Starmer did his stock answer about the legacy left by the Conservatives before delivering a Blairite-like mantra that “we must support people who need support; we must help those who want to work to get back into work, and I think there is a moral imperative in that”. Did that assuage his more uncomfortable backbenchers? It remains to be seen. The ages of those newbies suggest they came of age politically booing George Osborne and chanting about Nick Clegg and austerity. It might not be long before some of them, less hardline than Burgon, start to break ranks.
We dwell on Burgon because Kemi Badenoch, the actual leader of the opposition, may as well have not turned up.

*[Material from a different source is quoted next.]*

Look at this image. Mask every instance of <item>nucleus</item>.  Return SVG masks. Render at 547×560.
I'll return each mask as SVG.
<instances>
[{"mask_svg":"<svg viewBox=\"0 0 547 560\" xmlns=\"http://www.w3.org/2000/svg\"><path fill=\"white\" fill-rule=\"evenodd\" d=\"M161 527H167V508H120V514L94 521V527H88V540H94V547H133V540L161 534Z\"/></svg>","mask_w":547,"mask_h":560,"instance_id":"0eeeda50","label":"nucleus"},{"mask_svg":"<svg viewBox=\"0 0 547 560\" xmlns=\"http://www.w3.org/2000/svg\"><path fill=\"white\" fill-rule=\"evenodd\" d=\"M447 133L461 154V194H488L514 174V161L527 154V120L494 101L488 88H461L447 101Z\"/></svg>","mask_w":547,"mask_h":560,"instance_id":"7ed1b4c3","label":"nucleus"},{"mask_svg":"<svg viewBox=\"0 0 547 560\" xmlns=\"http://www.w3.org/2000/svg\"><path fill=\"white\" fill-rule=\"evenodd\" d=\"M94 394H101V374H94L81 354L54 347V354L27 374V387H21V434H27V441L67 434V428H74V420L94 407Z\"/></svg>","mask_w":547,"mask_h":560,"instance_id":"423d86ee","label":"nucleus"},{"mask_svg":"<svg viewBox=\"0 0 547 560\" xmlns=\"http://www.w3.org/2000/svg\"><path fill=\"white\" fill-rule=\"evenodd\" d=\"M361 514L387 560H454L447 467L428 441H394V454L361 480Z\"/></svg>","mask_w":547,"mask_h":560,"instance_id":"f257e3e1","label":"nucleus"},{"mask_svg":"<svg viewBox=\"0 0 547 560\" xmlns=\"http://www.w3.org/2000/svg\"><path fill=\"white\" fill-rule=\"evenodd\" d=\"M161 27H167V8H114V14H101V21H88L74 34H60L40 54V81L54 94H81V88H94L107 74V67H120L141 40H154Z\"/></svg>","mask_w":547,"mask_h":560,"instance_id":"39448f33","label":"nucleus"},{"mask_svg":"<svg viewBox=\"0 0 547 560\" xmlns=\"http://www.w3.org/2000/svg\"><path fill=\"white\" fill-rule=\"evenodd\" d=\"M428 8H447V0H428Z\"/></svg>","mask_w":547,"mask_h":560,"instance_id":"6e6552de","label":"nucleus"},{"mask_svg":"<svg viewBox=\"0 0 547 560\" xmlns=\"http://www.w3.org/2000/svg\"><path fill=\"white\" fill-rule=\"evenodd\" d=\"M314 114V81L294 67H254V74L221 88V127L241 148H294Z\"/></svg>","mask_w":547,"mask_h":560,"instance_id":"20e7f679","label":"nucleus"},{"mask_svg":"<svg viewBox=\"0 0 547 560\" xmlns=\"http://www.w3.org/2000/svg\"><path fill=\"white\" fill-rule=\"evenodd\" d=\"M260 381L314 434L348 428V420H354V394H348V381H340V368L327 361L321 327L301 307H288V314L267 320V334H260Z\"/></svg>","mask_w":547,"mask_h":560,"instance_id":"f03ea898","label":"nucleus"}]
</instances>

With domestic attention on welfare – cuts to which she is hardly going to oppose – and nary a cigarette paper between the two main parties on Ukraine, she was left talking about the budget again, an event four months ago, although given the complete reversal of the post-war order has taken place since, may as well have been 70 years. “People vote Labour, and all they get is trash – just like what he is saying at the Dispatch Box,” she said at one point, weirdly utilising an Americanism and sounding like Oscar the Grouch.
Lib Dem leader Ed Davey, meanwhile, asked about President Trump’s metal tariffs and whether the prime minister would “fly out to Canada as soon as possible to show its new prime minister and the Canadian people that Britain stands with its Commonwealth allies against Trump’s threats and Trump’s tariffs”. Starmer responded that “we are, as the right honourable gentleman knows, negotiating an economic deal, which covers and will include tariffs, if we succeed, but we will keep all options on the table”, a sentence the last part of which got some journalists on social media very excited indeed despite, on closer examination, meaning precisely nothing.
The most unpleasant moment of the session came from Andrew Griffith, a ruddy-faced gentleman parked to Badenoch’s left, geographically if not politically, who thought that a question about antisemitism would be a good opportunity to heckle the PM.
Labour MP Tulip Siddiq asked about antisemitism on NHS wards, “in particular about a shocking incident in which a Jewish NHS staff member was called a baby killer by a colleague”. Starmer responded that “it is a fundamental principle that the NHS provides care and treatment for everyone, regardless of race, faith or background”. To which Griffith shouted, in apparent reference to recent controversial changes to sentencing policy, “But it’s okay in the justice system?” Starmer said that Griffith “has let himself down, and he knows it”. Griffith is apparently shadow business secretary.
Finally, Claire Hanna, leader of the SDLP, rose. “Lá Fhéile Pádraig shona daoibh agus Seachtain na Gaeilge daoibh,” she said. “Deis lenár dteanga agus ár gcultúr a cheiliúradh ar fud an domhain.”
“Happy St. Patrick’s Day to you all and Happy Irish Week to you all,” Google Translate tells me. “A chance to celebrate our language and culture around the world.” Although it may well have meant “This is really going to piss off those Hansard stenographers.”